Running Spot Instances in Production

Around this time last year, we decided to try running subset of our customer-facing web traffic on spot instances.
This decision was solely based to reduce our AWS instance bill. We’ve heard of people running workloads on spot instances but most of the workloads are usually long-running jobs where you don’t mind if the instance gets terminated at any time. Running customer-facing apps is a completely different challenge where we can’t afford any downtime of any sort.

Background

We are fully running kubernetes in production which makes it exciting for the challenge of how we can actually test chaos engineering in production with our microservices.
We chose CoreOS Container Linux as our preferred operating system because of faster bootup time and it does only 2 things for us: docker service (for running containers) and flannel networking (for inter-pod networking).
We use both launch configuration and autoscaling service to manage our fleet of spot instance.

Some of the questions we asked oursleves on how to setup a robust infrastructure to support any kind of termination of the spot instances

  1. How do we gracefully reschedule the pods to other nodes before the spot instance goes down?
  2. How do we handle the surge in price for one availability zone?
  3. How do we handle the surge in price for the whole region?

How do we gracefully reschedule the pods to other nodes before the spot instance goes down?

Gracefully rescheduling pods initially do seem straightforward until we started noticing some issues with image pulling from our private registry and the docker hosts. This usually happens as a result of spike requests if more than ten (10) images of around 200MB size are being pulled at the same time. There is kubectl drain which works pretty well but not for us because of the issue mentioned earlier.

Luckily, AWS introduced spot instance termination notice which is a 2-min window to do cleanups before the spot-instance is terminated, we wrote a simple golang binary which watches the instance metadata for the termination notice and does the following within the 2-min grace:

  • Detach the instance from the ELB (if applicable)
  • Mark the instance as unschedulable
  • Delete the pods with a sleep in-between of 10secs (This should take care of approximately 20pods, which is a very rare case for us)

## EXERCISE DATA
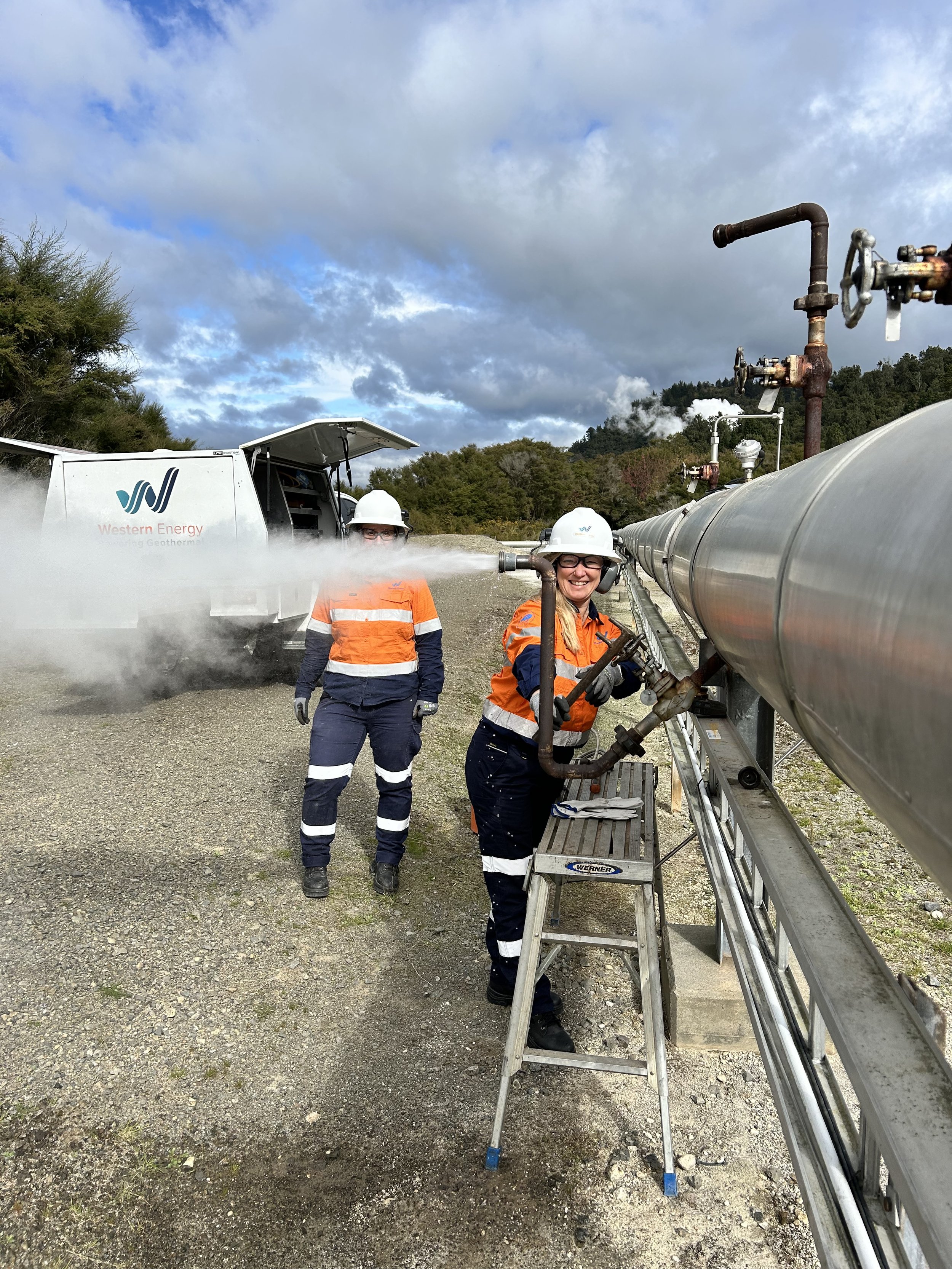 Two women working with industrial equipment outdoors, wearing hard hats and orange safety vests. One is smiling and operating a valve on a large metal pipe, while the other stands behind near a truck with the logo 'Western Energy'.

## WORK ORDER A
In the spot instances post, how long is the window that AWS's spot instance termination notice gives before the instance is terminated?
## WORK ORDER B
Reproduce the portion of the spot instances post between "1. How do we" and "issue mentioned earlier.", inclusive.

## TASK RESULT A
Two minutes.

## TASK RESULT B
1. How do we gracefully reschedule the pods to other nodes before the spot instance goes down?
  2. How do we handle the surge in price for one availability zone?
  3. How do we handle the surge in price for the whole region?

How do we gracefully reschedule the pods to other nodes before the spot instance goes down?

Gracefully rescheduling pods initially do seem straightforward until we started noticing some issues with image pulling from our private registry and the docker hosts. This usually happens as a result of spike requests if more than ten (10) images of around 200MB size are being pulled at the same time. There is kubectl drain which works pretty well but not for us because of the issue mentioned earlier.